The GAD-7 helps screen for anxiety and track patterns. Here’s how to interpret your score and what we do with it in care.

Updated over 3 months ago

Anxiety doesn’t always show up as worry.

Sometimes it’s chest tension. Sometimes it’s irritability, stomach upset, trouble sleeping, or restlessness.

The GAD-7 is a simple screening tool that helps us name what you're feeling — and track how it changes over time.
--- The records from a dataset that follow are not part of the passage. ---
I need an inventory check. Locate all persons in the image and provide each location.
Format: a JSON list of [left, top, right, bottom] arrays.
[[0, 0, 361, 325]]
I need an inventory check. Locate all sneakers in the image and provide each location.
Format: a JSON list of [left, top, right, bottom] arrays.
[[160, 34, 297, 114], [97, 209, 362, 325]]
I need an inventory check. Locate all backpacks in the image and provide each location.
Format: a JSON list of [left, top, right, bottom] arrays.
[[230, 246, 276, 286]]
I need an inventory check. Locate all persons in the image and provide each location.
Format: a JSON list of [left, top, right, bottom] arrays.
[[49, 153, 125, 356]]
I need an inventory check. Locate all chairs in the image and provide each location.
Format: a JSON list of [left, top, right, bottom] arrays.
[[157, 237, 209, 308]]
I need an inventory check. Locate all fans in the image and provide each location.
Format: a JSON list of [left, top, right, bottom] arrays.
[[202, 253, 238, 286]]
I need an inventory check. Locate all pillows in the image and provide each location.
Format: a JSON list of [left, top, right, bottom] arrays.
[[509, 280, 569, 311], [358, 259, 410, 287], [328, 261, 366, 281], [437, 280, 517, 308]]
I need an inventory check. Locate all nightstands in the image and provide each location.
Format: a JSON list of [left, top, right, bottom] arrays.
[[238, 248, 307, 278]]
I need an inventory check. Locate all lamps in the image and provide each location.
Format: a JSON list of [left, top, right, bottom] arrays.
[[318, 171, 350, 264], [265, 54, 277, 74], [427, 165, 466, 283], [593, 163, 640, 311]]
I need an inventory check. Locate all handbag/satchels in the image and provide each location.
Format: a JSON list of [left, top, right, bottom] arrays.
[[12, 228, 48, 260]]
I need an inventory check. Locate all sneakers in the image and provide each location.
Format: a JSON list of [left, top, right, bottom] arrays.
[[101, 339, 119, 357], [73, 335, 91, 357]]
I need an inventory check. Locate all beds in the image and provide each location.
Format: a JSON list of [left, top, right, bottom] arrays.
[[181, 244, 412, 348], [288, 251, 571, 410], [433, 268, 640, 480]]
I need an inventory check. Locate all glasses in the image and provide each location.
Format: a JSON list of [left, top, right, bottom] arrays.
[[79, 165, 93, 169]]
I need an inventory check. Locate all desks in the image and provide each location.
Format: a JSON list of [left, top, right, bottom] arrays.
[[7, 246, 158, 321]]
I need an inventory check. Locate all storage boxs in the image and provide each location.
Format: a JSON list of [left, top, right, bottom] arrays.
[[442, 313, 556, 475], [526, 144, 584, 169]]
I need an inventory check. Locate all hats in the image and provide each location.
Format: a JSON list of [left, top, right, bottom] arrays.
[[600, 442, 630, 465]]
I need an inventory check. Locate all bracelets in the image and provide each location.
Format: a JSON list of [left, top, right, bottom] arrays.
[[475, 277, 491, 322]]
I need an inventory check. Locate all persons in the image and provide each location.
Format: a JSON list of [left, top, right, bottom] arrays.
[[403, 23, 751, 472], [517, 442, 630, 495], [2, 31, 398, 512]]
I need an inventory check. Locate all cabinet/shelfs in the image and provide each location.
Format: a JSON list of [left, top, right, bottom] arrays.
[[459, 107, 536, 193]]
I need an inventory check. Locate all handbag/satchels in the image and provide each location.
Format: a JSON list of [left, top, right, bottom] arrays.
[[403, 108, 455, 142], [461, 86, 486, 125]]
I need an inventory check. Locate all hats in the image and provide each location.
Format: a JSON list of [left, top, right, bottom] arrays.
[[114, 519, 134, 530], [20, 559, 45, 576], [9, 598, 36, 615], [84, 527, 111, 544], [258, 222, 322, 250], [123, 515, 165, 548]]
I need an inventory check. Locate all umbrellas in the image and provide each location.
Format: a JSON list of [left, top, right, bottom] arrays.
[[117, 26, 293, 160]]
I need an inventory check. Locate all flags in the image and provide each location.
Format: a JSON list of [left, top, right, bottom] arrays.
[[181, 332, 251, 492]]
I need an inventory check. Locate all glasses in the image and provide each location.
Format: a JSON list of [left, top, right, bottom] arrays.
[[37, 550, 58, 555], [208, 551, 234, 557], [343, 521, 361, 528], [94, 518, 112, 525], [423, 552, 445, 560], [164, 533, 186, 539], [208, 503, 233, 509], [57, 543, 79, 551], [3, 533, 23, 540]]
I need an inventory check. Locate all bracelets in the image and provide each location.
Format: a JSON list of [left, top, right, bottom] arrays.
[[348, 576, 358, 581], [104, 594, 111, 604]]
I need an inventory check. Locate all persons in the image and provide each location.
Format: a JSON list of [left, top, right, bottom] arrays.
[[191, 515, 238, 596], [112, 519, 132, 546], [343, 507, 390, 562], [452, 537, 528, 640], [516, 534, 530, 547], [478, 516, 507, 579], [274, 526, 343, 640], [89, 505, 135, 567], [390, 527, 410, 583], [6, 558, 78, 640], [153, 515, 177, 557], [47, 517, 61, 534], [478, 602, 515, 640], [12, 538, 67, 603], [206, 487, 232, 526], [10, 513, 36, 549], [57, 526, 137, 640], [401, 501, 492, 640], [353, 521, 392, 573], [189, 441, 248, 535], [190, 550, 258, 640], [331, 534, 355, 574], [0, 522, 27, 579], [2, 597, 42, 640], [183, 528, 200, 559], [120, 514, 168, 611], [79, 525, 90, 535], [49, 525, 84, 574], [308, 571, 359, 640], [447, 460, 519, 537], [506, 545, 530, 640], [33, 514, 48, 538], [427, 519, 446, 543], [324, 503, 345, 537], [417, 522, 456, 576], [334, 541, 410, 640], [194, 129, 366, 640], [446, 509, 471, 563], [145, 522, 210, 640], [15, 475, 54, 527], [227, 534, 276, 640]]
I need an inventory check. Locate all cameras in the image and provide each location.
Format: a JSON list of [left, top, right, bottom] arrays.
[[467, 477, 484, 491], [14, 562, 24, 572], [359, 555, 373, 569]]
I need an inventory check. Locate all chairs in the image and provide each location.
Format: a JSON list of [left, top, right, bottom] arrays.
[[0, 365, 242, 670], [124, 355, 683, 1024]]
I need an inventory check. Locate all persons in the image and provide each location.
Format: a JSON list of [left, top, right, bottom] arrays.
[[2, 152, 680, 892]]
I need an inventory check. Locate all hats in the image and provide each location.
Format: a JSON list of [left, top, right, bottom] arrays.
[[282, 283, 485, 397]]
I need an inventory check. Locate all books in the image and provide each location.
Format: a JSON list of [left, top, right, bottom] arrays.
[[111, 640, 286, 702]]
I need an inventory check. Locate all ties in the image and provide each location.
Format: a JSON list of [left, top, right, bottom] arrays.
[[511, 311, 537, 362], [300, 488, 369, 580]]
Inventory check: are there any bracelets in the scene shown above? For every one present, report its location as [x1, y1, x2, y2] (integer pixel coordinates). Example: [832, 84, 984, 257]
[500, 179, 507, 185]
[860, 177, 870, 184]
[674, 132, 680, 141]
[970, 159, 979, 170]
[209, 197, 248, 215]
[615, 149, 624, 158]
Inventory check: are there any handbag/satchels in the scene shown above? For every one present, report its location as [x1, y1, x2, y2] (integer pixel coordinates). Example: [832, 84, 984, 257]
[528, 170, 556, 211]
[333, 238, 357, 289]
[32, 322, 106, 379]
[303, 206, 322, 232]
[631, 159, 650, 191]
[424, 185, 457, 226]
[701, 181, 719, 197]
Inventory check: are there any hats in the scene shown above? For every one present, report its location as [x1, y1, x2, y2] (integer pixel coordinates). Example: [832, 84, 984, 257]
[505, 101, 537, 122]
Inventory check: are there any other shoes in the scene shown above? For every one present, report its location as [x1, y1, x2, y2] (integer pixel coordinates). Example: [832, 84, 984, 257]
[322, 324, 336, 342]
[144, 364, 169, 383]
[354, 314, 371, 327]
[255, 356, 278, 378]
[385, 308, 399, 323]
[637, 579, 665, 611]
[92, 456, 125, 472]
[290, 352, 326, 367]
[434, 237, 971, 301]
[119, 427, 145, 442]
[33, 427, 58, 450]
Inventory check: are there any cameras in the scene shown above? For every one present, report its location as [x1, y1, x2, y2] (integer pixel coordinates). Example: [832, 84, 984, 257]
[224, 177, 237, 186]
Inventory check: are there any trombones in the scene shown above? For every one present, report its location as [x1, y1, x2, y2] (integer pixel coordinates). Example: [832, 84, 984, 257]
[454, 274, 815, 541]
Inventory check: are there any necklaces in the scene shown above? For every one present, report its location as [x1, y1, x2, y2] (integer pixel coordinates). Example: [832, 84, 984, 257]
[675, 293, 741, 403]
🧠 What the GAD-7 measures:

It includes 7 questions based on symptoms of generalized anxiety disorder.
Each one is rated from:

  • 0 = Not at all

  • 1 = Several days

  • 2 = More than half the days

  • 3 = Nearly every day

Scores range from 0 to 21.


🧾 Score breakdown:

Total Score

Meaning

What it might suggest

0–4

Minimal anxiety

Monitor — no active concern

5–9

Mild symptoms

Watch for patterns; explore nervous system support

10–14

Moderate symptoms

Consider therapy, tools, and root-cause screening

15–21

Severe

Recommend a full care plan: therapy + med review


🩺 How we use your score:

The GAD-7 isn’t about diagnosing you — it’s about understanding what’s taking up bandwidth.

We compare scores over time to:

  • See if your symptoms respond to therapy, meds, or lifestyle changes

  • Flag when something deeper (like trauma, sleep apnea, or hormone shifts) might be driving it

  • Separate anxiety from conditions that mimic it — like thyroid issues or blood sugar crashes


🧠 If your score is high:

We help you explore:

  • Therapy options (trauma-aware, CBT, somatic, or supportive)

  • Nervous system regulation (movement, breathwork, HRV training, journaling)

  • Sleep, stimulant use, and circadian repair

  • Targeted medications if helpful (short or long term)

  • Labs: thyroid, cortisol, B12, iron, inflammatory markers, blood sugar

  • Safe, effective supplements: magnesium, L-theanine, inositol, omega-3s (when appropriate)


📈 If your score is improving:

We keep doing what’s working — and adjust if needed.
We look at what helped most: structure, therapy, meds, nutrition, boundaries?
And we continue moving toward sustainable regulation, not just symptom reduction.


💡 Remember:

Anxiety isn’t just “in your head.”
It’s real, physical, valid — and manageable.

The GAD-7 helps us track your story. But the score isn’t who you are.
It’s one tool in a bigger process of getting you to feel safer, clearer, and more grounded in your body and mind.